• **AIM OF THE TASK**
A word-for-word repeat of the records below is what this calls for.

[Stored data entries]
▬▬▬▬▬▬▬▬▬▬

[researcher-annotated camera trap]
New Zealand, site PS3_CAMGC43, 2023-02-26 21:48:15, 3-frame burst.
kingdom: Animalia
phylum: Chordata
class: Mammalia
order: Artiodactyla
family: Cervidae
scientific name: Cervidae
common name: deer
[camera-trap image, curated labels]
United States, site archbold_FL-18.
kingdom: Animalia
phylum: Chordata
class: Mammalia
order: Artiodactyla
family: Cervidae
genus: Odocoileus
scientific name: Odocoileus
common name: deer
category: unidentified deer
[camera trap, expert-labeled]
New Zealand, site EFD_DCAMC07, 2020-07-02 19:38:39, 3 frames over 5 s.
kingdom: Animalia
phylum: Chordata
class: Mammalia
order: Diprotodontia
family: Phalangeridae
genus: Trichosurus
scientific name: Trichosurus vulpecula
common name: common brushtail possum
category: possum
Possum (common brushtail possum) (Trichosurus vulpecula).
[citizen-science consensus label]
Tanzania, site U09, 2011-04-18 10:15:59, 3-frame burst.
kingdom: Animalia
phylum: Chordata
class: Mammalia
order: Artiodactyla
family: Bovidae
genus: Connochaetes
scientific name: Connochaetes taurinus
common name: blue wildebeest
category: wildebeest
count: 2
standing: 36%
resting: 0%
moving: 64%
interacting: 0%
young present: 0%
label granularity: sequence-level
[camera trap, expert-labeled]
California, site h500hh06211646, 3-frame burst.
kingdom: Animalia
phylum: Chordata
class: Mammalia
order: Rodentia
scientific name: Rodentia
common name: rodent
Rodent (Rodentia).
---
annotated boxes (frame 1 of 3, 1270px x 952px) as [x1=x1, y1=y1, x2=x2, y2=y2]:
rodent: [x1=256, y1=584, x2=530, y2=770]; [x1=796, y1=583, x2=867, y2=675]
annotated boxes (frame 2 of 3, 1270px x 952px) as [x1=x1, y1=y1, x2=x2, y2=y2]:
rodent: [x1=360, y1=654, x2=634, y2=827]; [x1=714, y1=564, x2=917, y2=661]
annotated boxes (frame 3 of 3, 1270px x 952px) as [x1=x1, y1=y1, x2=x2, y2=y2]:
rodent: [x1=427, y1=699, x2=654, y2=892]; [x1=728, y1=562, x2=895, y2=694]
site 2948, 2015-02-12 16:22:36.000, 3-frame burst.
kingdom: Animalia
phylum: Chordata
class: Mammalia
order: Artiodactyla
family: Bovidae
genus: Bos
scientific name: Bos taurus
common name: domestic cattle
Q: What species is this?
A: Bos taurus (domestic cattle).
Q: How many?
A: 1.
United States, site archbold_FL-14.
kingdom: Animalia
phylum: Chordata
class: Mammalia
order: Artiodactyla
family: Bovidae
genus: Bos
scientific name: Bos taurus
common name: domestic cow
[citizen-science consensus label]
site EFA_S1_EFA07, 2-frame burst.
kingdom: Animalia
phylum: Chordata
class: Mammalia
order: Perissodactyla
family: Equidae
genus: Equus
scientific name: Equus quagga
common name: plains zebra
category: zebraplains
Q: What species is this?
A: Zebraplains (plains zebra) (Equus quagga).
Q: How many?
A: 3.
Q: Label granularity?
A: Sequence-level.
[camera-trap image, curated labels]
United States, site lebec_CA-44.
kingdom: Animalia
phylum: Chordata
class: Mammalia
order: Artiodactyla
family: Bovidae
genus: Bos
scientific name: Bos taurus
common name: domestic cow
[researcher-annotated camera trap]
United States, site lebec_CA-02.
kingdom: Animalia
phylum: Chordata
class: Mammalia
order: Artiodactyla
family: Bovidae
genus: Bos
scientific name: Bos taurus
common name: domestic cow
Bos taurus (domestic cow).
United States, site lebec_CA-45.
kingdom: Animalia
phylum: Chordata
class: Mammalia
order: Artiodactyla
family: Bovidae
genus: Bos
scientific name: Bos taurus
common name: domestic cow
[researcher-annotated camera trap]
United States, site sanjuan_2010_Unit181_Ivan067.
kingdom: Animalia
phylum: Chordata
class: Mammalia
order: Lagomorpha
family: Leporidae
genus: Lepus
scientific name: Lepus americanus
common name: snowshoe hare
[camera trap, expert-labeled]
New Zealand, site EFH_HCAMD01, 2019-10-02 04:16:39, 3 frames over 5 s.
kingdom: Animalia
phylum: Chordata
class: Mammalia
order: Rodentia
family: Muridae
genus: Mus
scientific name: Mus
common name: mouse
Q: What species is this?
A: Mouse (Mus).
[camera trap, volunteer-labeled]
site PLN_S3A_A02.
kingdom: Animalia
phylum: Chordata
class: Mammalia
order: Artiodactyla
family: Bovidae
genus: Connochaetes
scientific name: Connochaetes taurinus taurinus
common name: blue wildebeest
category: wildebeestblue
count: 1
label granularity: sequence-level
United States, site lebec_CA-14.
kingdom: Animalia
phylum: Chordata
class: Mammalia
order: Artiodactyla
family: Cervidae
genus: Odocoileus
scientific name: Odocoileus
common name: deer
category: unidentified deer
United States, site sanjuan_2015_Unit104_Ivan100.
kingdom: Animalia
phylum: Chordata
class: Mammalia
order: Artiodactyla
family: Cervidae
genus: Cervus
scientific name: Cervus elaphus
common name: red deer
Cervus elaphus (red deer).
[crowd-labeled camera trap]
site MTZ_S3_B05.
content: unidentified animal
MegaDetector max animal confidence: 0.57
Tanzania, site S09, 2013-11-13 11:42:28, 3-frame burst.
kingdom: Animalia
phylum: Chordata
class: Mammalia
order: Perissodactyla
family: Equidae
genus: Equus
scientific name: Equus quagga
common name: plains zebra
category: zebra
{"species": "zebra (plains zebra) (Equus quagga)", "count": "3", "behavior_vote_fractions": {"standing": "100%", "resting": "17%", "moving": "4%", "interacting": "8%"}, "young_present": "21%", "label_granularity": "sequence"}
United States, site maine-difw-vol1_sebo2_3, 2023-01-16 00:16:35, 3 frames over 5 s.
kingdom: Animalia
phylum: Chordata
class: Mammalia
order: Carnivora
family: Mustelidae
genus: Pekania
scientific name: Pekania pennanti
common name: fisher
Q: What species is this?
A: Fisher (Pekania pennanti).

▬▬▬▬▬▬▬▬▬▬

• **EXERCISE RESPONSE**
[researcher-annotated camera trap]
New Zealand, site PS3_CAMGC43, 2023-02-26 21:48:15, 3-frame burst.
kingdom: Animalia
phylum: Chordata
class: Mammalia
order: Artiodactyla
family: Cervidae
scientific name: Cervidae
common name: deer
[camera-trap image, curated labels]
United States, site archbold_FL-18.
kingdom: Animalia
phylum: Chordata
class: Mammalia
order: Artiodactyla
family: Cervidae
genus: Odocoileus
scientific name: Odocoileus
common name: deer
category: unidentified deer
[camera trap, expert-labeled]
New Zealand, site EFD_DCAMC07, 2020-07-02 19:38:39, 3 frames over 5 s.
kingdom: Animalia
phylum: Chordata
class: Mammalia
order: Diprotodontia
family: Phalangeridae
genus: Trichosurus
scientific name: Trichosurus vulpecula
common name: common brushtail possum
category: possum
Possum (common brushtail possum) (Trichosurus vulpecula).
[citizen-science consensus label]
Tanzania, site U09, 2011-04-18 10:15:59, 3-frame burst.
kingdom: Animalia
phylum: Chordata
class: Mammalia
order: Artiodactyla
family: Bovidae
genus: Connochaetes
scientific name: Connochaetes taurinus
common name: blue wildebeest
category: wildebeest
count: 2
standing: 36%
resting: 0%
moving: 64%
interacting: 0%
young present: 0%
label granularity: sequence-level
[camera trap, expert-labeled]
California, site h500hh06211646, 3-frame burst.
kingdom: Animalia
phylum: Chordata
class: Mammalia
order: Rodentia
scientific name: Rodentia
common name: rodent
Rodent (Rodentia).
---
annotated boxes (frame 1 of 3, 1270px x 952px) as [x1=x1, y1=y1, x2=x2, y2=y2]:
rodent: [x1=256, y1=584, x2=530, y2=770]; [x1=796, y1=583, x2=867, y2=675]
annotated boxes (frame 2 of 3, 1270px x 952px) as [x1=x1, y1=y1, x2=x2, y2=y2]:
rodent: [x1=360, y1=654, x2=634, y2=827]; [x1=714, y1=564, x2=917, y2=661]
annotated boxes (frame 3 of 3, 1270px x 952px) as [x1=x1, y1=y1, x2=x2, y2=y2]:
rodent: [x1=427, y1=699, x2=654, y2=892]; [x1=728, y1=562, x2=895, y2=694]
site 2948, 2015-02-12 16:22:36.000, 3-frame burst.
kingdom: Animalia
phylum: Chordata
class: Mammalia
order: Artiodactyla
family: Bovidae
genus: Bos
scientific name: Bos taurus
common name: domestic cattle
Q: What species is this?
A: Bos taurus (domestic cattle).
Q: How many?
A: 1.
United States, site archbold_FL-14.
kingdom: Animalia
phylum: Chordata
class: Mammalia
order: Artiodactyla
family: Bovidae
genus: Bos
scientific name: Bos taurus
common name: domestic cow
[citizen-science consensus label]
site EFA_S1_EFA07, 2-frame burst.
kingdom: Animalia
phylum: Chordata
class: Mammalia
order: Perissodactyla
family: Equidae
genus: Equus
scientific name: Equus quagga
common name: plains zebra
category: zebraplains
Q: What species is this?
A: Zebraplains (plains zebra) (Equus quagga).
Q: How many?
A: 3.
Q: Label granularity?
A: Sequence-level.
[camera-trap image, curated labels]
United States, site lebec_CA-44.
kingdom: Animalia
phylum: Chordata
class: Mammalia
order: Artiodactyla
family: Bovidae
genus: Bos
scientific name: Bos taurus
common name: domestic cow
[researcher-annotated camera trap]
United States, site lebec_CA-02.
kingdom: Animalia
phylum: Chordata
class: Mammalia
order: Artiodactyla
family: Bovidae
genus: Bos
scientific name: Bos taurus
common name: domestic cow
Bos taurus (domestic cow).
United States, site lebec_CA-45.
kingdom: Animalia
phylum: Chordata
class: Mammalia
order: Artiodactyla
family: Bovidae
genus: Bos
scientific name: Bos taurus
common name: domestic cow
[researcher-annotated camera trap]
United States, site sanjuan_2010_Unit181_Ivan067.
kingdom: Animalia
phylum: Chordata
class: Mammalia
order: Lagomorpha
family: Leporidae
genus: Lepus
scientific name: Lepus americanus
common name: snowshoe hare
[camera trap, expert-labeled]
New Zealand, site EFH_HCAMD01, 2019-10-02 04:16:39, 3 frames over 5 s.
kingdom: Animalia
phylum: Chordata
class: Mammalia
order: Rodentia
family: Muridae
genus: Mus
scientific name: Mus
common name: mouse
Q: What species is this?
A: Mouse (Mus).
[camera trap, volunteer-labeled]
site PLN_S3A_A02.
kingdom: Animalia
phylum: Chordata
class: Mammalia
order: Artiodactyla
family: Bovidae
genus: Connochaetes
scientific name: Connochaetes taurinus taurinus
common name: blue wildebeest
category: wildebeestblue
count: 1
label granularity: sequence-level
United States, site lebec_CA-14.
kingdom: Animalia
phylum: Chordata
class: Mammalia
order: Artiodactyla
family: Cervidae
genus: Odocoileus
scientific name: Odocoileus
common name: deer
category: unidentified deer
United States, site sanjuan_2015_Unit104_Ivan100.
kingdom: Animalia
phylum: Chordata
class: Mammalia
order: Artiodactyla
family: Cervidae
genus: Cervus
scientific name: Cervus elaphus
common name: red deer
Cervus elaphus (red deer).
[crowd-labeled camera trap]
site MTZ_S3_B05.
content: unidentified animal
MegaDetector max animal confidence: 0.57
Tanzania, site S09, 2013-11-13 11:42:28, 3-frame burst.
kingdom: Animalia
phylum: Chordata
class: Mammalia
order: Perissodactyla
family: Equidae
genus: Equus
scientific name: Equus quagga
common name: plains zebra
category: zebra
{"species": "zebra (plains zebra) (Equus quagga)", "count": "3", "behavior_vote_fractions": {"standing": "100%", "resting": "17%", "moving": "4%", "interacting": "8%"}, "young_present": "21%", "label_granularity": "sequence"}
United States, site maine-difw-vol1_sebo2_3, 2023-01-16 00:16:35, 3 frames over 5 s.
kingdom: Animalia
phylum: Chordata
class: Mammalia
order: Carnivora
family: Mustelidae
genus: Pekania
scientific name: Pekania pennanti
common name: fisher
Q: What species is this?
A: Fisher (Pekania pennanti).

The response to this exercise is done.